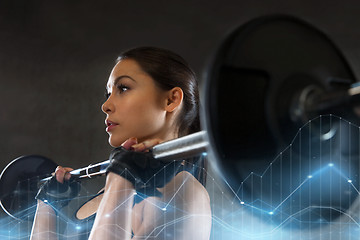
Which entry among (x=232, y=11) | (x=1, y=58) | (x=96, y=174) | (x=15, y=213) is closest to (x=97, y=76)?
(x=1, y=58)

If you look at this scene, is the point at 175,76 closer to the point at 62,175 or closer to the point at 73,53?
the point at 62,175

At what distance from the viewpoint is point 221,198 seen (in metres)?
1.65

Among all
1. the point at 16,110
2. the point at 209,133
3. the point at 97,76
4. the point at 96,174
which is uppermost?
the point at 97,76

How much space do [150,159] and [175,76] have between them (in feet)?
0.64

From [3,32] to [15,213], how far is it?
979mm

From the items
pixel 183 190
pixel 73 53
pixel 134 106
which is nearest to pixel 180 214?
pixel 183 190

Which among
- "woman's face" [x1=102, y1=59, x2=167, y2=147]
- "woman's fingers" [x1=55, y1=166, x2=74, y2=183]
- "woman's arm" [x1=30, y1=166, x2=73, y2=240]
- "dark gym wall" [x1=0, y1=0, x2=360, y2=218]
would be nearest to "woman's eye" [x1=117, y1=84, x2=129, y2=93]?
"woman's face" [x1=102, y1=59, x2=167, y2=147]

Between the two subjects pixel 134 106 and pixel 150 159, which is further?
pixel 134 106

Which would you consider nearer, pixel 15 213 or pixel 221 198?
pixel 15 213

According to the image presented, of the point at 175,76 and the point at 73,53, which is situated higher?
the point at 73,53

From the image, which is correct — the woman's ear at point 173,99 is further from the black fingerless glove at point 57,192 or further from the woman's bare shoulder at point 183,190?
the black fingerless glove at point 57,192

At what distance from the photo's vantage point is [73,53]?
1827 millimetres

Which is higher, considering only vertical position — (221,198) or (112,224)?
(221,198)

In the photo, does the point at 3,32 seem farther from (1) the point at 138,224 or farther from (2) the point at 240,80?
(2) the point at 240,80
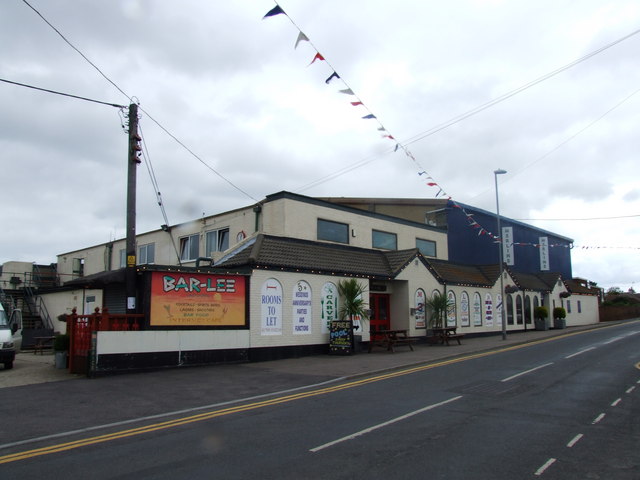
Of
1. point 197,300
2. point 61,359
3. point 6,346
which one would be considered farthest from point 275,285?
point 6,346

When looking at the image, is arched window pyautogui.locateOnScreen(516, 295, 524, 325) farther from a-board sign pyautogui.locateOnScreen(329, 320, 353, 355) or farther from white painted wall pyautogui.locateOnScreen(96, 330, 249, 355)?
white painted wall pyautogui.locateOnScreen(96, 330, 249, 355)

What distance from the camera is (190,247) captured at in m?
29.4

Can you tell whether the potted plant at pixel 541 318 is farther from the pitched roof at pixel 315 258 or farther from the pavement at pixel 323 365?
the pavement at pixel 323 365

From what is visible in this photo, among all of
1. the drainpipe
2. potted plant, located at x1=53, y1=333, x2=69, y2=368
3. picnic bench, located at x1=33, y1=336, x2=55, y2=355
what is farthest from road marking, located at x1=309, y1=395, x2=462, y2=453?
picnic bench, located at x1=33, y1=336, x2=55, y2=355

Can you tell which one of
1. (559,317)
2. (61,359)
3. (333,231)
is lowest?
(61,359)

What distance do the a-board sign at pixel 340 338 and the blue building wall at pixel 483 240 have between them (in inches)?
544

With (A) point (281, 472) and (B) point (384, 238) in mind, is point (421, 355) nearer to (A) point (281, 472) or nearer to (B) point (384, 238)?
(B) point (384, 238)

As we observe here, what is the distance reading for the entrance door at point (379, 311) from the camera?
2358 centimetres

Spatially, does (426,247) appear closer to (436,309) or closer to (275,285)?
(436,309)

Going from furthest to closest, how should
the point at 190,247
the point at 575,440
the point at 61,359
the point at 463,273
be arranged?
the point at 463,273 < the point at 190,247 < the point at 61,359 < the point at 575,440

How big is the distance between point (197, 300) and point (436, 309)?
42.1 feet

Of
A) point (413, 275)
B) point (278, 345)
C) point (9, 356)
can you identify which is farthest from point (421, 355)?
point (9, 356)

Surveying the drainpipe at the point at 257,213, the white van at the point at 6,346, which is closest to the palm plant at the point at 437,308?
the drainpipe at the point at 257,213

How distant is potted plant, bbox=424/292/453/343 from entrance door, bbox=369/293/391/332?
81.0 inches
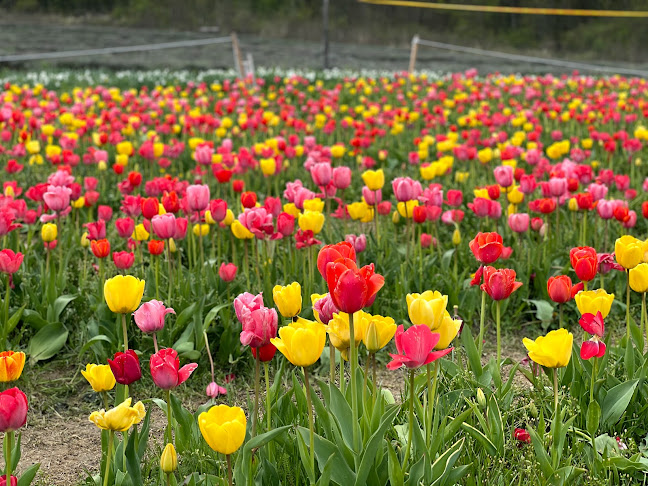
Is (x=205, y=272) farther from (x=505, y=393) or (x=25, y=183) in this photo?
(x=25, y=183)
────
▶ [WHAT TO WORK ON] All of the lines above should be printed exactly, minus the pictures.

▶ [FINAL ANSWER]
Which entry among (x=232, y=11) | (x=1, y=58) | (x=96, y=174) | (x=15, y=213) is closest to (x=97, y=76)?
(x=1, y=58)

If you look at this scene, is the point at 175,76 closer to the point at 62,175 or closer to the point at 73,53?
the point at 62,175

At what distance from the viewpoint is point 221,198 seen (in metres)?
1.65

Among all
1. the point at 16,110
2. the point at 209,133
3. the point at 97,76
4. the point at 96,174
which is uppermost?
the point at 97,76

How much space do [150,159] and [175,76] have between them (in feet)?
0.64

From [3,32] to [15,213], how far is it?
979mm

From the items
pixel 183 190
pixel 73 53
pixel 134 106
which is nearest to pixel 180 214?
pixel 183 190

Which among
- "woman's face" [x1=102, y1=59, x2=167, y2=147]
- "woman's fingers" [x1=55, y1=166, x2=74, y2=183]
- "woman's arm" [x1=30, y1=166, x2=73, y2=240]
- "dark gym wall" [x1=0, y1=0, x2=360, y2=218]
would be nearest to "woman's eye" [x1=117, y1=84, x2=129, y2=93]?
"woman's face" [x1=102, y1=59, x2=167, y2=147]

Between the two subjects pixel 134 106 and pixel 150 159, which is further?
pixel 134 106

Which would you consider nearer, pixel 15 213 or pixel 221 198?
pixel 15 213

According to the image presented, of the point at 175,76 and the point at 73,53, which is situated higher?
the point at 73,53

From the image, which is correct — the woman's ear at point 173,99 is further from the black fingerless glove at point 57,192 or further from the woman's bare shoulder at point 183,190?
the black fingerless glove at point 57,192

At what distance from the photo's vantage point is [73,53]?
1827 millimetres

Which is higher, considering only vertical position — (221,198) or (112,224)?
(221,198)

In the photo, does the point at 3,32 seem farther from (1) the point at 138,224 or farther from (2) the point at 240,80?
(2) the point at 240,80
Of
1. point 197,300
2. point 61,359
3. point 6,346
which one would be considered farthest from point 275,285?
point 6,346

When looking at the image, is arched window pyautogui.locateOnScreen(516, 295, 524, 325) farther from a-board sign pyautogui.locateOnScreen(329, 320, 353, 355) or farther from white painted wall pyautogui.locateOnScreen(96, 330, 249, 355)?
white painted wall pyautogui.locateOnScreen(96, 330, 249, 355)

What distance from the camera is (190,247) captured at in m?
29.4

Can you tell whether the potted plant at pixel 541 318 is farther from the pitched roof at pixel 315 258 or farther from the pavement at pixel 323 365?
the pavement at pixel 323 365

From what is visible in this photo, among all of
1. the drainpipe
2. potted plant, located at x1=53, y1=333, x2=69, y2=368
3. picnic bench, located at x1=33, y1=336, x2=55, y2=355
what is farthest from road marking, located at x1=309, y1=395, x2=462, y2=453?
picnic bench, located at x1=33, y1=336, x2=55, y2=355

Can you tell which one of
1. (559,317)
2. (61,359)
3. (333,231)
is lowest?
(61,359)

What distance do the a-board sign at pixel 340 338 and the blue building wall at pixel 483 240 have between them (in inches)?
544

With (A) point (281, 472) and (B) point (384, 238) in mind, is point (421, 355) nearer to (A) point (281, 472) or nearer to (B) point (384, 238)?
(B) point (384, 238)

As we observe here, what is the distance reading for the entrance door at point (379, 311) from the camera?
2358 centimetres

Spatially, does (426,247) appear closer to (436,309) or closer to (275,285)?
(436,309)

Going from furthest to closest, how should
the point at 190,247
the point at 575,440
the point at 61,359
the point at 463,273
be arranged?
the point at 463,273 < the point at 190,247 < the point at 61,359 < the point at 575,440

How big is the distance between point (197, 300) and point (436, 309)?
42.1 feet

Of
A) point (413, 275)
B) point (278, 345)
C) point (9, 356)
can you identify which is farthest from point (421, 355)?
point (9, 356)

Surveying the drainpipe at the point at 257,213, the white van at the point at 6,346, which is closest to the palm plant at the point at 437,308?
the drainpipe at the point at 257,213

How distant is potted plant, bbox=424/292/453/343 from entrance door, bbox=369/293/391/332?
81.0 inches
Is (x=205, y=272) farther from (x=505, y=393) or (x=25, y=183) in this photo?
(x=25, y=183)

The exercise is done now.